What we have with many assets are what Nicole Foss calls “virtual wealth.” Until that wealth is cashed in and turned into real wealth, it can’t buy your groceries. This is what most people don’t understand about wealth, especially in a deflationary scenario.

Does Your Home Ownership Constitute Wealth?

What happens when you can’t sell your home? Is that home considered real wealth if you can’t spend that wealth? If you can qualify for a loan against what’s left of the value of the home, sure. But if you decide to move to a state with less taxes for example, or even want to rent instead of being a home owner to allow for flexibility should it be needed as the economy deteriorates, good luck selling that home in a market where there are no buyers.

That’s why keeping an eye on unemployment, which is not improving and has no prospect of improving in a nation of spenders, not producers, is an important piece of the puzzle. You need employed people to buy your home.

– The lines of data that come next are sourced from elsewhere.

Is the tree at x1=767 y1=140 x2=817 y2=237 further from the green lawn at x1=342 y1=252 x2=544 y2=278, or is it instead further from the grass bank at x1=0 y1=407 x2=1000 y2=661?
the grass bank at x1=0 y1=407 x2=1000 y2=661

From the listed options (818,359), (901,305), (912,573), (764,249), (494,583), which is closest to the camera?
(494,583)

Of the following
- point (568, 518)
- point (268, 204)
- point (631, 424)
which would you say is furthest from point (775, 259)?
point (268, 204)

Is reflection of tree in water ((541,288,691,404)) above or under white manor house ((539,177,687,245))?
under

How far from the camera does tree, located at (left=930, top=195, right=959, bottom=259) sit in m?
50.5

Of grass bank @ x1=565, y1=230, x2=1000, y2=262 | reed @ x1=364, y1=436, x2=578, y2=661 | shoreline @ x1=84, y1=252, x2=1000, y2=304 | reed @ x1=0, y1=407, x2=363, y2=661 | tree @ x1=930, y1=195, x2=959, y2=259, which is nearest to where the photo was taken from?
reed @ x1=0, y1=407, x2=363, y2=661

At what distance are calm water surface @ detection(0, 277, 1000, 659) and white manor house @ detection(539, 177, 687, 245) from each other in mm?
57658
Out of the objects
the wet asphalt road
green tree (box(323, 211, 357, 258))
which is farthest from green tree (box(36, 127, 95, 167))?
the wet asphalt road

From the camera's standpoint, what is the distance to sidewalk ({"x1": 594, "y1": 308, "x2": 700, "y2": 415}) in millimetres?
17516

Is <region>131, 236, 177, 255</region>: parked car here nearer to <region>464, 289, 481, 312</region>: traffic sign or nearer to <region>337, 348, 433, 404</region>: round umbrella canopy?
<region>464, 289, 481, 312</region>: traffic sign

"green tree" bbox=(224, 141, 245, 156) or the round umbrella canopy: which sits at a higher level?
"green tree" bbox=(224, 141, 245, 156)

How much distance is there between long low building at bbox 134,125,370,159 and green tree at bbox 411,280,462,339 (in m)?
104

How will this person turn that illiquid wealth represented by their real estate into spendable wealth? These are decisions that should be made today, while there is still a possibility of getting out.

Higher Interest Rates Will Trigger Future Debt Defaults

As this deflationary credit contraction unwinds, there will be a reluctance to spend and a fall in the velocity of money. The Fed and government can’t force people to spend and even dropping money from helicopters or handing people money would see them either pay off debt or use for necessities. Are higher interest rates good for the economy, or bad?

The above scenario with real estate and prices in general is what higher rates would precipitate. The economy comes to a halt. Consumers and businesses stop spending. Real estate prices would fall further. With people not spending, prices will fall. Foss says that like oil in the car that keeps the engine functioning. Money is the oil of the economy. Without people spending it, the economy contracts. In the 1929-1933 deflationary episode, prices fell 66%. Foss says it will be much worse today.

Inflation Eventually

This doesn’t mean that eventually we won’t have inflation rearing its ugly head. You can count on Bernanke and company to implement quantitative infinity. The inflation hawks will claim victory, albeit with some egg on their face as 2008 recently revealed. Inflation will come. But any talk of hyperinflation is premature at this point. Deflation is the story of the day.